The management of the Non-CMP Token fund would be ordinarily not be subject to any of the MAS’ business and conduct requirements because it is an exempt fund management activity. However, because the VCC requires a MAS-regulated fund manager, the manager will always be subject to the requirements imposed by its license or registration.

An existing fund manager should notify the MAS prior to commencing any new fund management activity as the MAS could impose requirements on such an existing fund manager as part of its prudential supervision over licensed and registered fund managers, including requirements on the maximum percentage of assets under management that are Non-CMP Tokens. (14)

In Part C of the Proposed Amendments to MAS’ Investigative and Other Powers under the Various Acts published 2 July 2021 (the “Consultation Paper”), the MAS highlighted that unregulated businesses such as offering products that are not regulated by the MAS (e.g. bitcoin futures and other payment token derivatives traded on overseas exchanges) present risks that need to be managed. As a result, the MAS has proposed to introduce a power in the SFA to issue legally-binding directions to regulated financial institutions and their representatives in relation to conducting unregulated business. MAS intends to exercise such powers where it considers it necessary in the public interest or in the interest of the investors.(15) The draft amendments to the SFA are enclosed in Annex D of the Consultation Paper.

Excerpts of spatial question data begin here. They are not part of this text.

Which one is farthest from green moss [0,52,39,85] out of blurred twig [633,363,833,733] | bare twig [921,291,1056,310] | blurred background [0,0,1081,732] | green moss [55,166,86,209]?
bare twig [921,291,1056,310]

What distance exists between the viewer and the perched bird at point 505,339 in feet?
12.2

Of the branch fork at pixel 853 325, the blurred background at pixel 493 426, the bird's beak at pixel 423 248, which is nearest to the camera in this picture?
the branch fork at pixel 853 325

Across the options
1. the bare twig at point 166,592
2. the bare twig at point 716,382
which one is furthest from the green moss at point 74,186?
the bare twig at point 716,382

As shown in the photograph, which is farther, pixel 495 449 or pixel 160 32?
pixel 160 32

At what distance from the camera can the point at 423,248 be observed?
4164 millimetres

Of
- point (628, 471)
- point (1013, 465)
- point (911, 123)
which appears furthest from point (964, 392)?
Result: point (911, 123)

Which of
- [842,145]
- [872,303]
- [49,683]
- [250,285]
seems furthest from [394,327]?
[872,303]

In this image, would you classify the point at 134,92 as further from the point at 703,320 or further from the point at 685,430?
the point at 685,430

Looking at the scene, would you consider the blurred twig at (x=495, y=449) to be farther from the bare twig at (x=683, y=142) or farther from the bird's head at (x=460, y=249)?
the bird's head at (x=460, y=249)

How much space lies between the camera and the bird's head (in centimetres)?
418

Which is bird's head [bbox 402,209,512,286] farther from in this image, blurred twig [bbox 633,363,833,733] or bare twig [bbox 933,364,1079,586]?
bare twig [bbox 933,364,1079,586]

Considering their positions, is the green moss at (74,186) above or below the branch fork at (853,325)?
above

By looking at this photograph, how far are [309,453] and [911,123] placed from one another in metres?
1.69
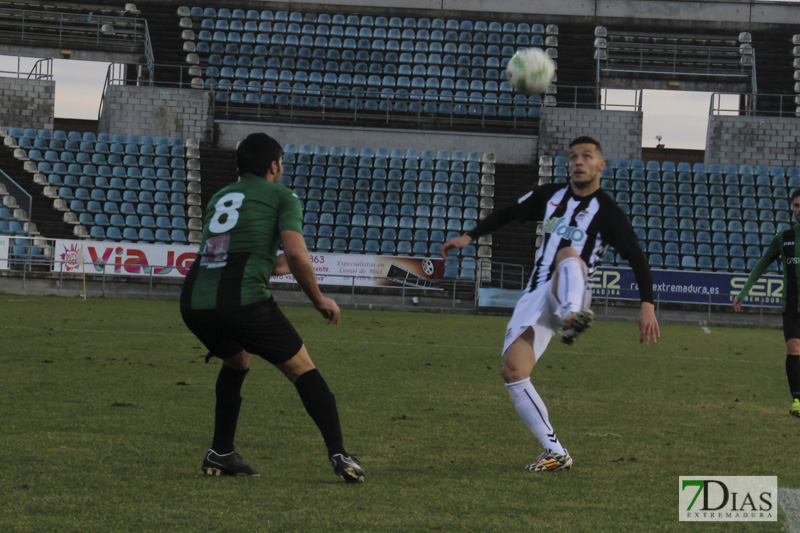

LIMITATIONS ON THE OFFER OF A COLLECTIVE SCHEME

The offer of the units of the collective investment scheme (16) (including pursuant to the Basic Structure) must be (i) be accompanied by a MAS-registered prospectus and product highlights sheet and (ii) authorised or recognised by the MAS unless the offer qualifies as an exempted offer (“Exempted Offer”). Exempted Offers are subject to certain conditions, e.g., no advertising and specific disclosures to investors. We recommend that issuers and managers do not reply to press enquiries relating to Exempted Offers in order to adhere to these requirements. Examples of Exempted Offers include:

  • an offer which raises S$5 million or less in 12 months;
  • an offer made to no more than 50 persons in 12 months; or
  • an offer made to Institutional Investors only.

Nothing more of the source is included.